(REQUIREMENTS):
• 1. Answer these from the FW900 forum thread:
(a) What brightness does the poster set when gaming at night in a black room?
(b) What does the poster who tried Powerstrip "to no avail" still use it for?
(c) Which driver version is listed for the 6950 in the quoted post?
• 2. Pick up the FW900 forum thread after its last sentence and keep it going in the same voice.

(DOCUMENT EXTRACT):

* begin *

I'd like to be stuck at 2304x1440. That is a nice resolution for gaming. How did you get it to work? I don't understand what I am doing wrong not to be able to get that resolution.

Yes, I do believe these LCD's have dynamic contrast and also something that is called "Magic Color". Whatever it is, it looks pretty good. ;)

If I use the FW900 for gaming at night in a black room, I turn the brightness now to 20-30 and the blacks and contrast are much better. But I work at night and do a lot of my computer use during the day. That is where the FW900 get's all washed out. In a lit room does yours also? (mine has the anti-glare removed).

I will take some pictures tomorrow to show you what I mean. As for 9300k, that gets the whites as best as possible even though they are still blueish/grayish. Lower color temp just turns everything tan and nasty.

I do have a Spyder 3 Elite, I haven't tried that yet. Not sure if it works on CRTs.

PS: tell me how to get 2304x1440. :D
 
LOL! I wish i new the ancient chinese secret to make it work.

I remember having a bitch of a time getting the FW900 to play nice with the 6950 when I first got the card. After a couple of weeks I gave up and went VGA, but it looked like ass.
I kept watching the thread and searching for info. I tried alot of things to get it to work.

In the end I think it was wiping the drivers and every trace of AMD stuff, pulling the EDID pins, using the EDID disabling inf I reposted, manually adding the resolutions to the registry and making sure EDID was unckecked in CCC.
Also i'm not sure if it makes any difference but i'm using a BNC to VGA cable which is connected to a VGA to DVI adapter. I've never tried a true BNC -> DVI cable.

I tried powerstrip to no avail, but I do use it for color correction, as you can save and load the gamma tables from calibration with a colorimeter.

After removing the AR coating I have to agree, yes sadly it sucks in a decently lit enviroment.
I've hung dropcloth behind the curtains to block out most of the suns light, and at night i use a lamp which allows me to lower it's output to minimize reflections. But if i'm watching a movie or really into a game, the lights go out.
 
Sound familiar? lulz!
Bummrus[H]a;1036651945 said:
I'm having a rotten time trying to get a 6950 to play nice with the Beast.

Windows 7 64, 6950 (Cat 10.12a RC3), FW900 BNC->VGA w/VGA->DVI adapter. (I need the VGA input on the monitor for my PS3->HDFury)

I've edited the inf files. I've edited the registry. I've installed the 64bit modded FW900 drivers. I've pulled the EDID pins. I've disabled EDID. I've run driver sweeper multiple times. I've reinstalled the drivers.
I've even tried swapping ports on the card, but that's useless as only one is DVI-I, the other is DVI-D.

2304x1440 max res and 160Hz max refresh show up in CCC where i've disabled EDID. But i can't select them for the monitor. Infact i can't select any refresh rate over 60Hz and even then only up to 1600x1200.

* end *

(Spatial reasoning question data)
* begin *

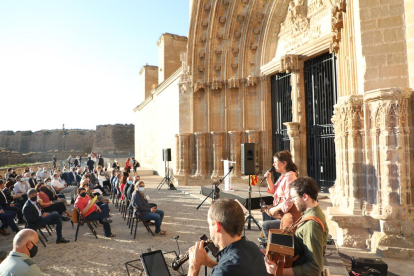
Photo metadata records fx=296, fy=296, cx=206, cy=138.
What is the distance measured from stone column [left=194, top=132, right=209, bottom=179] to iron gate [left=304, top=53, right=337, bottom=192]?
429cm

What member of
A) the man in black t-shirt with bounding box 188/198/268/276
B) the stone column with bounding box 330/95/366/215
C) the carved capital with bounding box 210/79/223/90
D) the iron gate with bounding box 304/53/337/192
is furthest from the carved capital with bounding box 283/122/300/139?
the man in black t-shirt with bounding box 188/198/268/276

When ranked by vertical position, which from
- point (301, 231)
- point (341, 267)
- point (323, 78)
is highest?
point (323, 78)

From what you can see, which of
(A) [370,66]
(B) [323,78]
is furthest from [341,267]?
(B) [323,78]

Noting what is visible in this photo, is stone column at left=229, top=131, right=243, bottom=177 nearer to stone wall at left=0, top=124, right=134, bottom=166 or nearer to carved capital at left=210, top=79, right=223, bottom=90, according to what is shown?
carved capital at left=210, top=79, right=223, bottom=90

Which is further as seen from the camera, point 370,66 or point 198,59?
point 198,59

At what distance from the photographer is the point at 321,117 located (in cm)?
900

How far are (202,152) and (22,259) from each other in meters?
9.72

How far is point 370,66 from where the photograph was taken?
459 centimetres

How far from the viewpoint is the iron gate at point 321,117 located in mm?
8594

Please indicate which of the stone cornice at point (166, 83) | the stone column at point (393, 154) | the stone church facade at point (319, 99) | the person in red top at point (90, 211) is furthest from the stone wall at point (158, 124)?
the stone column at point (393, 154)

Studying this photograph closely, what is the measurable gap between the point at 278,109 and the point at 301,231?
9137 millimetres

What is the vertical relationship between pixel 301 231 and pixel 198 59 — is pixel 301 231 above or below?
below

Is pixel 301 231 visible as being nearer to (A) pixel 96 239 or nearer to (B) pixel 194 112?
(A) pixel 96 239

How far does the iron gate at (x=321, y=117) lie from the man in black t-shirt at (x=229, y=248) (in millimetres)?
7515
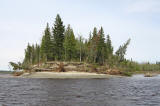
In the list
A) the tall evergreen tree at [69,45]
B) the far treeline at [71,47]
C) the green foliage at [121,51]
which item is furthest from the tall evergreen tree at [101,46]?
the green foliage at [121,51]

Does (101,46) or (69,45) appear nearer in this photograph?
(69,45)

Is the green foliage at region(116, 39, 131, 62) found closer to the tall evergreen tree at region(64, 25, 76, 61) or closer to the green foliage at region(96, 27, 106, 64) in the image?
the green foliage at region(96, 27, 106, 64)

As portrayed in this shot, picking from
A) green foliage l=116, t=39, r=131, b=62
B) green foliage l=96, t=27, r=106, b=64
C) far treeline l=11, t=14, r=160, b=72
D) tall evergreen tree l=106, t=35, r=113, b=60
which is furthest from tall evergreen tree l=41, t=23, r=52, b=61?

* end *

(ANSWERS TO EACH TASK):
• 1.
(a) 20-30.
(b) Color correction, since it can save and load the gamma tables from calibration with a colorimeter.
(c) Cat 10.12a RC3.

• 2.
1680x1050 and 1920x1080 are selectable but capped at 30Hz interlaced!

I don't know what else to try. :(

Seems like this file is what did the trick for me.
Bummrus[H]a said:
And in case anyone using BNC for their FW900 run into problems with W7 or Vista, here's a custom .inf I've made.

It works and gives you every resolution and refresh rate available, you just have to update your monitor driver. At the very least you won't be limited to 1600x1200 in BNC mode and will be able to use 1920x1200 @ 85hz:

http://hotfile.com/dl/99499166/9d9ce6b/modmonitor.inf.html

I can confirm this file works a treat! I'm using it with an HD 6950 and BNC -> VGA -> VGA/DVI adapter.

Thanks!

I reposted the file since the link was dead. - http://hardforum.com/showpost.php?p=1038220910&postcount=7756
 
nice photo essay .. thanks for taking the time to take those and post it.
 
Yeah essay I'm going to say 50 brightness 100 contrast is not what I would ever set the monitor too. Even if uncle vito said so. Shipping no matter how careful can throw things off.

Nothing beats a nice set of calibration images and your eyes just to see if it looks OK..

406m4.png


97VkS.png


Don't want to see the FW900 get whooped by some samsungs that easily. I also recommend turning off all that magic color crap on the sammy's.
 
Bummrus[H]a;1038265069 said:
Sound familiar? lulz!


Seems like this file is what did the trick for me.


I reposted the file since the link was dead. - http://hardforum.com/showpost.php?p=1038220910&postcount=7756

Ah, I've actually used your post to remove my pins and install the same .inf. It doesn;t help though. :( Did you do the AMD/CCC registry edits also? Those never seem to affect my select-able resolutions.

Yeah essay I'm going to say 50 brightness 100 contrast is not what I would ever set the monitor too. Even if uncle vito said so. Shipping no matter how careful can throw things off.

Nothing beats a nice set of calibration images and your eyes just to see if it looks OK..

Don't want to see the FW900 get whooped by some samsungs that easily. I also recommend turning off all that magic color crap on the sammy's.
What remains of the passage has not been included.